### Material for this exercise

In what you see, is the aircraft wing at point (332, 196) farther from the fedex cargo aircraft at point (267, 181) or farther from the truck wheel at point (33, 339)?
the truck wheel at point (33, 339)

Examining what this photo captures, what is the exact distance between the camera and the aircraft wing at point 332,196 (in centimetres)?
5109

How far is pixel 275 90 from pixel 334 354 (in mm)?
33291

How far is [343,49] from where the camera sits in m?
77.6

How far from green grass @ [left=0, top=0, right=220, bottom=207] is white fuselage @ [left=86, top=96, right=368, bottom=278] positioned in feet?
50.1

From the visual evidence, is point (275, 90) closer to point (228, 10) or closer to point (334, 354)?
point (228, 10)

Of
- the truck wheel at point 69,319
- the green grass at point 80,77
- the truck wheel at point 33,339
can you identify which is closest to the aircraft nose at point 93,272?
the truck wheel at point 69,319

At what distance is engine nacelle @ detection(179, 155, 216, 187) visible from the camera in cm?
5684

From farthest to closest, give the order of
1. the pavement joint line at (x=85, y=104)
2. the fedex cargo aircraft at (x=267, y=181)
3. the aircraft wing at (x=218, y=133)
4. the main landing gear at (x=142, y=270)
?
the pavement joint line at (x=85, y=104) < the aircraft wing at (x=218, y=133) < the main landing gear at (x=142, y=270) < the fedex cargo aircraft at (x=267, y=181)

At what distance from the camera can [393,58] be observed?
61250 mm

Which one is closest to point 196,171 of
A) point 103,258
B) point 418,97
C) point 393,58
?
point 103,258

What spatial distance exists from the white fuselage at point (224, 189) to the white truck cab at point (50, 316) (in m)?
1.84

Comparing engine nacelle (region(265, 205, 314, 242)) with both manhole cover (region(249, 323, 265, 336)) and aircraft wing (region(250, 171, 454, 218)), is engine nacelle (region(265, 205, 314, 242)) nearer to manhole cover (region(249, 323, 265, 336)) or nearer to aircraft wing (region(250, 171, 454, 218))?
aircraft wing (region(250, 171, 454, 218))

######

-- Problem statement --
Print all of the items above again, word for word and with nothing changed.

-- Solution to this exercise --
In what you see, is the aircraft wing at point (332, 196) farther from the fedex cargo aircraft at point (267, 181) or farther from the truck wheel at point (33, 339)?
the truck wheel at point (33, 339)

Examining what this photo captures, what is the exact distance between the camera and the aircraft wing at point 332,196 (in centimetres)?
5109

How far is pixel 275 90 from pixel 334 354 (in mm)?
33291

How far is [343,49] from where the camera sits in m?
77.6

How far from green grass @ [left=0, top=0, right=220, bottom=207] is white fuselage @ [left=86, top=96, right=368, bottom=278] positioned in feet?
50.1

From the visual evidence, is point (275, 90) closer to point (228, 10) or closer to point (334, 354)?
point (228, 10)

Of
- the truck wheel at point 69,319
- the green grass at point 80,77
- the truck wheel at point 33,339
can you identify which is closest to the aircraft nose at point 93,272?
the truck wheel at point 69,319

At what distance is engine nacelle @ detection(179, 155, 216, 187) visible from the camera in cm?
5684

From farthest to closest, give the order of
1. the pavement joint line at (x=85, y=104)
2. the fedex cargo aircraft at (x=267, y=181)
3. the aircraft wing at (x=218, y=133)
4. the main landing gear at (x=142, y=270)
?
the pavement joint line at (x=85, y=104) < the aircraft wing at (x=218, y=133) < the main landing gear at (x=142, y=270) < the fedex cargo aircraft at (x=267, y=181)

At what distance from the camera can [393,58] be observed?
61250 mm

Which one is closest to point 196,171 of
A) point 103,258
B) point 418,97
C) point 393,58
?
point 103,258

What spatial distance exists from the white fuselage at point (224, 189) to the white truck cab at point (50, 316) (in m)?
1.84

Comparing engine nacelle (region(265, 205, 314, 242)) with both manhole cover (region(249, 323, 265, 336)) and aircraft wing (region(250, 171, 454, 218)), is engine nacelle (region(265, 205, 314, 242)) nearer to manhole cover (region(249, 323, 265, 336)) or nearer to aircraft wing (region(250, 171, 454, 218))?
aircraft wing (region(250, 171, 454, 218))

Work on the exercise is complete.